EXERCISE — The answer must restate the records below word for word.

SOURCE DATA: Begin

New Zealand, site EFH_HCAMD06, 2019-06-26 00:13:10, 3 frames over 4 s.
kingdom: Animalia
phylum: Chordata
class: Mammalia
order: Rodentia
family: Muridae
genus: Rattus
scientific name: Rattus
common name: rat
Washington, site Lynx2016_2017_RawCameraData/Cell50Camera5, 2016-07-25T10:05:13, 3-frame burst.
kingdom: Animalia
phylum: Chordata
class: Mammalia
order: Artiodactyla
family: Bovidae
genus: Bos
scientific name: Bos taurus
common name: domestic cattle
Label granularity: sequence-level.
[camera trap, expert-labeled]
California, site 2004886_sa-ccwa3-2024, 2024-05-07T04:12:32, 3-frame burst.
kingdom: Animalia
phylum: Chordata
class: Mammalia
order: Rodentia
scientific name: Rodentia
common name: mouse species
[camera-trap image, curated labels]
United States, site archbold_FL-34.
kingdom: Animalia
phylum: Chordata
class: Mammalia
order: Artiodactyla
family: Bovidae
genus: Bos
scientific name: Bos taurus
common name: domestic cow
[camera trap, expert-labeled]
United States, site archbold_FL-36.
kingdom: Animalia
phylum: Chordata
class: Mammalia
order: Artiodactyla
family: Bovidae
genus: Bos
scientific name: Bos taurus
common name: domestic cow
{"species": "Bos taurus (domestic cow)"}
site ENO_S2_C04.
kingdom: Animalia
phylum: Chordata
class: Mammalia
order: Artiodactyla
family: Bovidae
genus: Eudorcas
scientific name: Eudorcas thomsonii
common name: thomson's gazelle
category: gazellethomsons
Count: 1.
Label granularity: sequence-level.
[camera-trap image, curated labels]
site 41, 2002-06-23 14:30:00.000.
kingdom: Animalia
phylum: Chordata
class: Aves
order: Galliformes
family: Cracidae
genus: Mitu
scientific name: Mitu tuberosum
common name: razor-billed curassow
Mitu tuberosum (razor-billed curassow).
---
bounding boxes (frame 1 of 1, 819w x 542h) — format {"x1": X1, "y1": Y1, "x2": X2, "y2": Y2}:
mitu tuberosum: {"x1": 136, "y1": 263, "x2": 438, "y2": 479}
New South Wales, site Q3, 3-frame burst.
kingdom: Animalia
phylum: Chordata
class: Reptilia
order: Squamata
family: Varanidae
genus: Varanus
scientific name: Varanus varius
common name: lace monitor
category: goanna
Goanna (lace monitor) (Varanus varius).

SOURCE DATA: End

TASK SOLUTION —
New Zealand, site EFH_HCAMD06, 2019-06-26 00:13:10, 3 frames over 4 s.
kingdom: Animalia
phylum: Chordata
class: Mammalia
order: Rodentia
family: Muridae
genus: Rattus
scientific name: Rattus
common name: rat
Washington, site Lynx2016_2017_RawCameraData/Cell50Camera5, 2016-07-25T10:05:13, 3-frame burst.
kingdom: Animalia
phylum: Chordata
class: Mammalia
order: Artiodactyla
family: Bovidae
genus: Bos
scientific name: Bos taurus
common name: domestic cattle
Label granularity: sequence-level.
[camera trap, expert-labeled]
California, site 2004886_sa-ccwa3-2024, 2024-05-07T04:12:32, 3-frame burst.
kingdom: Animalia
phylum: Chordata
class: Mammalia
order: Rodentia
scientific name: Rodentia
common name: mouse species
[camera-trap image, curated labels]
United States, site archbold_FL-34.
kingdom: Animalia
phylum: Chordata
class: Mammalia
order: Artiodactyla
family: Bovidae
genus: Bos
scientific name: Bos taurus
common name: domestic cow
[camera trap, expert-labeled]
United States, site archbold_FL-36.
kingdom: Animalia
phylum: Chordata
class: Mammalia
order: Artiodactyla
family: Bovidae
genus: Bos
scientific name: Bos taurus
common name: domestic cow
{"species": "Bos taurus (domestic cow)"}
site ENO_S2_C04.
kingdom: Animalia
phylum: Chordata
class: Mammalia
order: Artiodactyla
family: Bovidae
genus: Eudorcas
scientific name: Eudorcas thomsonii
common name: thomson's gazelle
category: gazellethomsons
Count: 1.
Label granularity: sequence-level.
[camera-trap image, curated labels]
site 41, 2002-06-23 14:30:00.000.
kingdom: Animalia
phylum: Chordata
class: Aves
order: Galliformes
family: Cracidae
genus: Mitu
scientific name: Mitu tuberosum
common name: razor-billed curassow
Mitu tuberosum (razor-billed curassow).
---
bounding boxes (frame 1 of 1, 819w x 542h) — format {"x1": X1, "y1": Y1, "x2": X2, "y2": Y2}:
mitu tuberosum: {"x1": 136, "y1": 263, "x2": 438, "y2": 479}
New South Wales, site Q3, 3-frame burst.
kingdom: Animalia
phylum: Chordata
class: Reptilia
order: Squamata
family: Varanidae
genus: Varanus
scientific name: Varanus varius
common name: lace monitor
category: goanna
Goanna (lace monitor) (Varanus varius).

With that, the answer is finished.